Stevens' six-game absence has helped junior Kevin Ware blossom and become more of a threat on the field. Ware caught two crucial passes late in the Stanford game and has become one of the best blockers on the team, even winning the team's player of the game honors for his play against Arizona State two weeks ago.
One of the guys who's benefited from Ware's emergence is quarterback Cody Pickett, who's had a lot of time to sit in the pocket and pick defenses apart. Other than the UCLA game, the Husky pass protection has been very respectable all season long, giving up only 16 sacks. That ranks third best in the conference.
Given the time to pass and make decisions, Pickett's growth has been impressive in his first year as the team's starting quarterback. His great play hasn't gone unnoticed.
"He's got things that you don't coach," Neuheisel said. "He's got toughness, both mental and physical. His leadership skills have been heightened with his ability to play during discomfort, and he's led the team in crunch time. When Marques Tuiasosopo left, many wondered whether Cody would be able to come in and make plays, but he's a really good athlete who's done a great job of making plays."
Climbing the Charts: The Huskies are ranked #8 in the latest BCS poll. Their rating of 17.55 ranks behind Nebraska (2.62), Miami (6.61), Oklahoma (7.83), Tennessee (12.74), Texas (13.93), Oregon (14.80), and Florida (15.84).
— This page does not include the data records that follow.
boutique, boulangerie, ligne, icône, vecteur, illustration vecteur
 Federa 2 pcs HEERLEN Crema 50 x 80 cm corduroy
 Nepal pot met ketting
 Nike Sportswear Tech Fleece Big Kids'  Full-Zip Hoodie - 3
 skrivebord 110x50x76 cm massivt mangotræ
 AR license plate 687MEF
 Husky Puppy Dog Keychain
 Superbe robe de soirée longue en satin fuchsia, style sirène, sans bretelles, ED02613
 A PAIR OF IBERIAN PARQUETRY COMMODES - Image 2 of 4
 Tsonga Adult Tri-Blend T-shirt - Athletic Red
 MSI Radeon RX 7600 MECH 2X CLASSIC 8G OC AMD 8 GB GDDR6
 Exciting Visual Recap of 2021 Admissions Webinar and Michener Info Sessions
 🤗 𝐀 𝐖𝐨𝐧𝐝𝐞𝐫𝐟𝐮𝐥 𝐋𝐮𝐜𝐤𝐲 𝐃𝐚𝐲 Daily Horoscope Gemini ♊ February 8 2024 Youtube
Revving to Go: Receivers Reggie Williams (quad bruise) and Wilbur Hooks
(shoulder), who both had to leave Saturday's game early, figure to play against OSU.
On the Tube: The UW-OSU game will be nationally televised on Fox Sports Net
at 12:30 p.m. Steve Physioc (play-by-play) and Tom Ramsey (color analyst) will call the game from the booth and Lewis Johnson will be on the sidelines. It's also been announced that ABC will pick up the Apple Cup on November 17. Kickoff against WSU is set for 12:30 p.m.
No Contest: Washington holds a commanding 55-26-4 record in the all-time series against Oregon State, having won the last 13 meetings and 23 of the last 24.
Forth-Down Fortitude: The Huskies are an amazing 9-10 on fourth down this
Aerial Assault: Washington's average of 289.5 passing yards per game this
season would set a school record if it holds up over the rest of the season.